══ TEXT FOR ANALYSIS ══

AN unqualified tattooist put lives at risk at his illegal tattoo salon in his home, York magistrates said.

Andrew Dennis’ activities left one person with a “significant medical condition” because the skin around the tattoo had developed an infection, said Susan Kerr, prosecuting for City of York Council.

For a time, the 25-year-old re-used needles but didn’t have sterilisation equipment. Nor did he have a licence for himself or the premises.

Dennis, now of Cygnet Street, South Bank, pleaded guilty to operating a tattoo business without a personal licence and without a premises licence between July 22 and August 14.

Mark Nuttall, the magistrates’ chairman, told him: “Running a tattooing salon as you have done put people in grave danger. There was a substantial risk to the health of the people you were tattooing, a substantial risk and even death if the needles were infected.”

They fined him £250, plus £500 prosecution costs and a £20 statutory surcharge.

The maximum fine possible was £1,000 on each charge and magistrates took into account his £85-a-week income. Dennis, who represented himself, said: “I didn’t mean to hurt anybody.”

He started tattooing himself as a hobby when he was 18. As word got around, others had asked him to tattoo them.

He said he didn’t have any qualifications, so wasn’t a tattoo artist. He had changed to using disposable needles. Mrs Kerr said the council confiscated his tattooing equipment when environmental health officers raided his then home in Boroughbridge Road on September 4.

Registration cost £609 and the council did health and safety checks on registered premises and tattooists.

Dr Paul Edmondson-Jones, the council’s director of health and wellbeing, said improper or unsanitary tattooing methods carried high health risks including infections, blood-borne viruses, and occasionally severe illness, septicaemia, amputation or death.

═══
══ DATA SUPPLIED ══

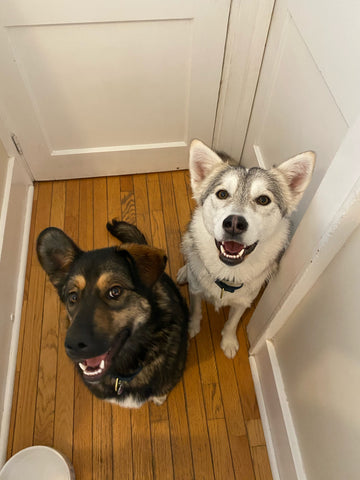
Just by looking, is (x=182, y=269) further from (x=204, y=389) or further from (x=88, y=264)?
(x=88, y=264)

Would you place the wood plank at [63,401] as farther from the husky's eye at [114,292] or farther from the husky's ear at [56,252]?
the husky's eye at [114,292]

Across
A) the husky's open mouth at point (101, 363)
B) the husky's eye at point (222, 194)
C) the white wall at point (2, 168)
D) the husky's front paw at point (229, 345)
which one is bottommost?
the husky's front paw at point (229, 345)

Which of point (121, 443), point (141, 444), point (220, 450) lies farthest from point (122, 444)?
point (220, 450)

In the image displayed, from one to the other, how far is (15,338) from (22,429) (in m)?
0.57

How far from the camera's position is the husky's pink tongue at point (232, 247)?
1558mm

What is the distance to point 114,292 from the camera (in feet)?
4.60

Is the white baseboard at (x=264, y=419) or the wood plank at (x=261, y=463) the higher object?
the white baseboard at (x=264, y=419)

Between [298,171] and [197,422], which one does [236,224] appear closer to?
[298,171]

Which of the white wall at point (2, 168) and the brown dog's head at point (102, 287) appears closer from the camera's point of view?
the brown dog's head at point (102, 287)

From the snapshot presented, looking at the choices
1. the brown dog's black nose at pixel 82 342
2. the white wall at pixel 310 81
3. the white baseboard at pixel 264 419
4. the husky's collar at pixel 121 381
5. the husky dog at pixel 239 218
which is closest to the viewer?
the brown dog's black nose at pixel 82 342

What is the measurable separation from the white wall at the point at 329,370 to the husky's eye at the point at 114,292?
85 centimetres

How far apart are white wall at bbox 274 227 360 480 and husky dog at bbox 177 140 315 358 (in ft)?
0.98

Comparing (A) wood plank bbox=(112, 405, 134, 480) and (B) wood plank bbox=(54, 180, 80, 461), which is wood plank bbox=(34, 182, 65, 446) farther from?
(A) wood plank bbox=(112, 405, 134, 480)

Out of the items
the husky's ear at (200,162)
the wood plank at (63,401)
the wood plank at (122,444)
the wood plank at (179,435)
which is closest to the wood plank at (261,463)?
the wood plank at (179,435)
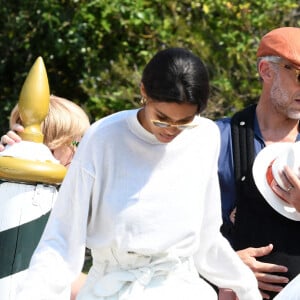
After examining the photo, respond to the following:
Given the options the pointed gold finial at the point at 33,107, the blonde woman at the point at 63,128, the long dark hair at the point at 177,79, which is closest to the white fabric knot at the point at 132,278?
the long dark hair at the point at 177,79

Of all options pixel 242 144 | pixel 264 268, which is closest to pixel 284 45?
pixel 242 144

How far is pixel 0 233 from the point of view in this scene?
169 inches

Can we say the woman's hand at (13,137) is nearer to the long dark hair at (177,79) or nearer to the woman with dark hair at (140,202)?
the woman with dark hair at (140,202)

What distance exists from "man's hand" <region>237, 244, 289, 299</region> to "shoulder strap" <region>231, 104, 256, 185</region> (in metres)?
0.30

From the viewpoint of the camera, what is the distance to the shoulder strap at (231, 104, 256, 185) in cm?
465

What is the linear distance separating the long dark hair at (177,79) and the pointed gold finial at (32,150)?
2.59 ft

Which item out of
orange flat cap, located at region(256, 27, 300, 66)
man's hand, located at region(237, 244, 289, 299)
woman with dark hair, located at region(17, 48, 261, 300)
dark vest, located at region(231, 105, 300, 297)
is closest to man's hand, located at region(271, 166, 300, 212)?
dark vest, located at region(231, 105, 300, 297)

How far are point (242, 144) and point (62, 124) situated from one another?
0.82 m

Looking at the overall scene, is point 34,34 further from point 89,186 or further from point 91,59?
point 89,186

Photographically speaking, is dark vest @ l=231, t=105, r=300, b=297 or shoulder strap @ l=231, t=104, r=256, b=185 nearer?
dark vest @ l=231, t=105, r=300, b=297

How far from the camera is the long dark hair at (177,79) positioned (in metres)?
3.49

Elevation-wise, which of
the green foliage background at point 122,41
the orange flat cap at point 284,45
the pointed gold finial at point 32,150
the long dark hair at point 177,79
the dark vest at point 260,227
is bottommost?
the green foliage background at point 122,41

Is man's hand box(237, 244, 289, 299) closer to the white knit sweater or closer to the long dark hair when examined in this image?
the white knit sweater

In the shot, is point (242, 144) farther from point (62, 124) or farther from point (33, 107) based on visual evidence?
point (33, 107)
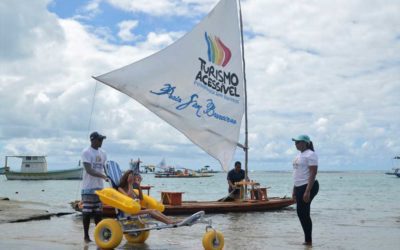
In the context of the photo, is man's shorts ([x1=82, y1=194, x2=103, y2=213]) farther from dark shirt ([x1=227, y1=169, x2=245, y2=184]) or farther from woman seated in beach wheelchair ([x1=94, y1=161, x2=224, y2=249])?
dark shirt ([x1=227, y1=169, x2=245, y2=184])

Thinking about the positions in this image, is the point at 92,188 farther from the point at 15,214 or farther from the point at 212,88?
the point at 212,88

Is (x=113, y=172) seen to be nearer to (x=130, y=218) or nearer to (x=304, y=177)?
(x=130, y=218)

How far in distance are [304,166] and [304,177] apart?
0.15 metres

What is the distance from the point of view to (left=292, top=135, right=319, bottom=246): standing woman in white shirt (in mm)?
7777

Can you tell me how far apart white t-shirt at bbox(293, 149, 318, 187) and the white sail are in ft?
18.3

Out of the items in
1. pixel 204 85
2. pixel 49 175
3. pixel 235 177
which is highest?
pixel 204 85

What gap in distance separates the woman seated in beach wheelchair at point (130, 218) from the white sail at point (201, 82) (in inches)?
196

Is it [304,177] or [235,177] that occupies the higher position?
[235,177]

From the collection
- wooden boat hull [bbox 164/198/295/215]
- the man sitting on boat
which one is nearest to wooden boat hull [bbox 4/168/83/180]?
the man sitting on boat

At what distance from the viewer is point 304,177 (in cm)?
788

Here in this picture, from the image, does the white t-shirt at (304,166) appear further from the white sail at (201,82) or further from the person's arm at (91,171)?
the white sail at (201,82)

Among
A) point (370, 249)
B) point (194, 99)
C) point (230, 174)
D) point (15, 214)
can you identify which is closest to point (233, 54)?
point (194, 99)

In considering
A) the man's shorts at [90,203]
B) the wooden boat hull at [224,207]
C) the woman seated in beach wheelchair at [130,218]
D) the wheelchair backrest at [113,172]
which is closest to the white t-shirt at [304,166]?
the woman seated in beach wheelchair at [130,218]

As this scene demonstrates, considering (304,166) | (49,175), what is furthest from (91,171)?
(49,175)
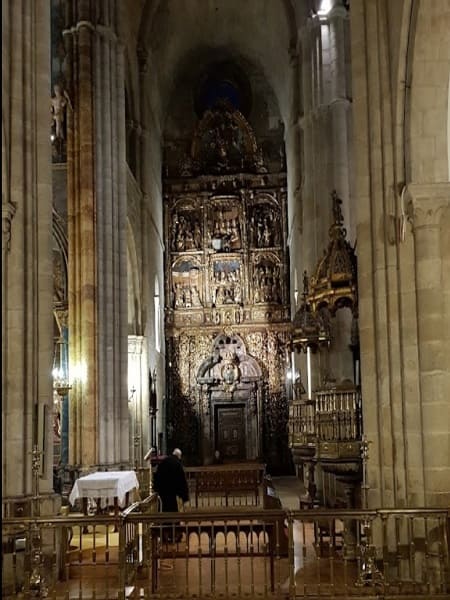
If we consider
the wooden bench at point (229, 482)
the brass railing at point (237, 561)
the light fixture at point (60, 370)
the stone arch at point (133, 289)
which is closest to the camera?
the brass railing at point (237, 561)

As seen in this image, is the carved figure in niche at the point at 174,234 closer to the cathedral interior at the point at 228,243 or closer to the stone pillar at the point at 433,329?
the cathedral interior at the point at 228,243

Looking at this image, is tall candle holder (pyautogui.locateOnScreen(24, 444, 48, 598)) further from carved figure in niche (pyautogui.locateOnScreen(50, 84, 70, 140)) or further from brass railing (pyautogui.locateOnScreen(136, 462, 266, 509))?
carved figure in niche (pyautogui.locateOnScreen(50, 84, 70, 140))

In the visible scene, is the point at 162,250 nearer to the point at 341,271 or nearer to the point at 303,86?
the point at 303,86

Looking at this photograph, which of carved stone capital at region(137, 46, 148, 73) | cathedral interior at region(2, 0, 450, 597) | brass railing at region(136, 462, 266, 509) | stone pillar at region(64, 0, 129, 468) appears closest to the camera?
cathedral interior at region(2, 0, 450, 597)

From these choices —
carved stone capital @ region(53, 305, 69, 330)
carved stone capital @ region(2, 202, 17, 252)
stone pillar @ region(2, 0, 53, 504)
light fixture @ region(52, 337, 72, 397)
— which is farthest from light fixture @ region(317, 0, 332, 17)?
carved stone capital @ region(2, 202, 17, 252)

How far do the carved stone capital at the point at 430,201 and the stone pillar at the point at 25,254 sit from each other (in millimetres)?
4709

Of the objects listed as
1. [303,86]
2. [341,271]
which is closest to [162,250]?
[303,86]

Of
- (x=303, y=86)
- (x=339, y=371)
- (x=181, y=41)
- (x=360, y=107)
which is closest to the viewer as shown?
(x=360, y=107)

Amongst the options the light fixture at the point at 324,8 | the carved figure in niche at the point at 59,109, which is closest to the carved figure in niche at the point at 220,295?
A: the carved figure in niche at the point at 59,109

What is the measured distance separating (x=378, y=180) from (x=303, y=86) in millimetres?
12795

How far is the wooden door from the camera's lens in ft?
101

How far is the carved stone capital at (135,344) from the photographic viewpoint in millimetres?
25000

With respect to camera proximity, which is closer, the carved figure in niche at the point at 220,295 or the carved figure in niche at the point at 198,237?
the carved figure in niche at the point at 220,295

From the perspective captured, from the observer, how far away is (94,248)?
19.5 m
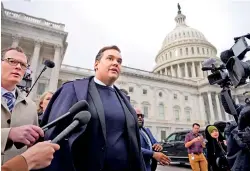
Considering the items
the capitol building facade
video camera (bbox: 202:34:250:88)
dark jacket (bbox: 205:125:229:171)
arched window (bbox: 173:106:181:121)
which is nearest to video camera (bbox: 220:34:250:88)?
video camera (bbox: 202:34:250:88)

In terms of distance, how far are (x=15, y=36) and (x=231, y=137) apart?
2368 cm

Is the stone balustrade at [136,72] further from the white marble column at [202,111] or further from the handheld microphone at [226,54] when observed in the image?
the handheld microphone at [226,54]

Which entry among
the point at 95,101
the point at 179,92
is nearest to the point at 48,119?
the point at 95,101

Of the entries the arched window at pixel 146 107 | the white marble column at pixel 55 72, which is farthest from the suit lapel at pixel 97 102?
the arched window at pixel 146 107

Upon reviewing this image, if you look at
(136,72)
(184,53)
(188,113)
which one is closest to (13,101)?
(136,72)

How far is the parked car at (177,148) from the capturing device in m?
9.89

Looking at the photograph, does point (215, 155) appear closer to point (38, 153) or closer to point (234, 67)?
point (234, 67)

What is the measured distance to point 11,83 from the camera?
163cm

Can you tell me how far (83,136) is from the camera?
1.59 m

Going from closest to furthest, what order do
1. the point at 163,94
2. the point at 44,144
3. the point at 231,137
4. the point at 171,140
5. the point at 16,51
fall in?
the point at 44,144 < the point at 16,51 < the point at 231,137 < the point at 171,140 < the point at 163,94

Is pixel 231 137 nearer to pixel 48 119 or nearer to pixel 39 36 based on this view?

═══

EXERCISE GOAL - Reproduce the complete news report on the unlicensed York tattooist above, word for word.

FINAL ANSWER -
AN unqualified tattooist put lives at risk at his illegal tattoo salon in his home, York magistrates said.

Andrew Dennis’ activities left one person with a “significant medical condition” because the skin around the tattoo had developed an infection, said Susan Kerr, prosecuting for City of York Council.

For a time, the 25-year-old re-used needles but didn’t have sterilisation equipment. Nor did he have a licence for himself or the premises.

Dennis, now of Cygnet Street, South Bank, pleaded guilty to operating a tattoo business without a personal licence and without a premises licence between July 22 and August 14.

Mark Nuttall, the magistrates’ chairman, told him: “Running a tattooing salon as you have done put people in grave danger. There was a substantial risk to the health of the people you were tattooing, a substantial risk and even death if the needles were infected.”

They fined him £250, plus £500 prosecution costs and a £20 statutory surcharge.

The maximum fine possible was £1,000 on each charge and magistrates took into account his £85-a-week income. Dennis, who represented himself, said: “I didn’t mean to hurt anybody.”

He started tattooing himself as a hobby when he was 18. As word got around, others had asked him to tattoo them.

He said he didn’t have any qualifications, so wasn’t a tattoo artist. He had changed to using disposable needles. Mrs Kerr said the council confiscated his tattooing equipment when environmental health officers raided his then home in Boroughbridge Road on September 4.

Registration cost £609 and the council did health and safety checks on registered premises and tattooists.

Dr Paul Edmondson-Jones, the council’s director of health and wellbeing, said improper or unsanitary tattooing methods carried high health risks including infections, blood-borne viruses, and occasionally severe illness, septicaemia, amputation or death.